What Is Apple Adaptive Audio (And Why Your Ears Should Care)
It happens all the time, you've got your headphones in, blissfully unaware that someone starts talking to you or that there's suddenly something you need to hear. You then have to pause whatever you were listening to to figure out what you might have missed.
To combat any such potential annoyances (and to give your ears a break) yesterday at Apple's Worldwide Developers Conference, the company announced that it will be updating its AirPods to include Adaptive Audio capabilities. AirPods already have active noise cancellation features, but Adaptive Audio takes that a bit further. It can automatically change the volume and noise cancellation of your AirPods to suit your environment.
This allows the AirPods to automatically block out distracting noises, while allowing the wearer hear anything important. Apple accomplishes this through the magic of machine learning. This update will go live for 2nd generation AirPods Pro during the fall of this year.
The magic of machine learning
Apple is using that same machine learning for some additional upcoming features: personalized volume and conversation awareness. The personalized volume feature will allow your Airpods and devices to "learn" the volume level at which you typically listen to content and cater your listening experience accordingly. This allows not only allows you to find the sweet spot for volume, but also can help potentially stave off hearing damage in the long run.

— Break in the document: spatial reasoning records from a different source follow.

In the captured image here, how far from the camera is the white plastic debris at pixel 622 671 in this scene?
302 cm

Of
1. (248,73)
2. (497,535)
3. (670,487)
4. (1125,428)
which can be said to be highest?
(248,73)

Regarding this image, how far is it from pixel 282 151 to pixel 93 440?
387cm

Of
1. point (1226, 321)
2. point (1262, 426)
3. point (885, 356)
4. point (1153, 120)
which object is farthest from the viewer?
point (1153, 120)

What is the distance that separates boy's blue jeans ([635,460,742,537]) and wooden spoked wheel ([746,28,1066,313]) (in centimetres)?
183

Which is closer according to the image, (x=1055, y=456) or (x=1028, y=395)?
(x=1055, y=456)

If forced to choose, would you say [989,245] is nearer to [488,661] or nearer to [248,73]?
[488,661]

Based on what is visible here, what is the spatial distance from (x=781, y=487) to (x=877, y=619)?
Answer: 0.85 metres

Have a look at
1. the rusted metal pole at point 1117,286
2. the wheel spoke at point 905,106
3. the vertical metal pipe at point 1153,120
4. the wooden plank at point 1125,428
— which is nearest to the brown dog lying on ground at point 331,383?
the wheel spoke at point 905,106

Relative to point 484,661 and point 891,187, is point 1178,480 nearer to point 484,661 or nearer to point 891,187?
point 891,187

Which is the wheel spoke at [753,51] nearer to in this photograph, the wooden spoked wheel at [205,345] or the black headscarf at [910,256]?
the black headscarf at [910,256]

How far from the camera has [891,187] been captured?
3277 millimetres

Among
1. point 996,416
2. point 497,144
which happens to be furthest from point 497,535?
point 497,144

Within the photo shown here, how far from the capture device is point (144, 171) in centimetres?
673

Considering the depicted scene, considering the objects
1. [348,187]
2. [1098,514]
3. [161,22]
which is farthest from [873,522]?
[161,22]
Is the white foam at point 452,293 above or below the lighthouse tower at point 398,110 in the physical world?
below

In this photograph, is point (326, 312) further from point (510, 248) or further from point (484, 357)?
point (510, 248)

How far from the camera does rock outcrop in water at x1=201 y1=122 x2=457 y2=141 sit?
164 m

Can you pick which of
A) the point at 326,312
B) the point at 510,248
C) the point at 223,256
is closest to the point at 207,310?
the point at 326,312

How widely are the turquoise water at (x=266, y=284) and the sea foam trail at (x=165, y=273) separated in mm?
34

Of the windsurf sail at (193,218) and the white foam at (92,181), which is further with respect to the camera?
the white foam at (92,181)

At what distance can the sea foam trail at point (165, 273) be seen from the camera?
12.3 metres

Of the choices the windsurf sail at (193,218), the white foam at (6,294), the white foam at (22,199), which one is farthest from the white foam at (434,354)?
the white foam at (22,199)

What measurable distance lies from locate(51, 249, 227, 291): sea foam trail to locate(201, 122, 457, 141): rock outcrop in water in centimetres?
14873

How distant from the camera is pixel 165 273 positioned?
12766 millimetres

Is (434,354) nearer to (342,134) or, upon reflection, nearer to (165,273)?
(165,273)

Conversation awareness keeps a digital ear out for speaking, and if it detects that you are talking or someone is talking to you, it lowers the volume of whatever you are listening to automatically, and will also reduce background noise.
While all of the announced upcoming features seem like small quality of life improvements, they might be a gamechanger if you are someone who wears their AirPods a lot while working out, working, or while you're out and about.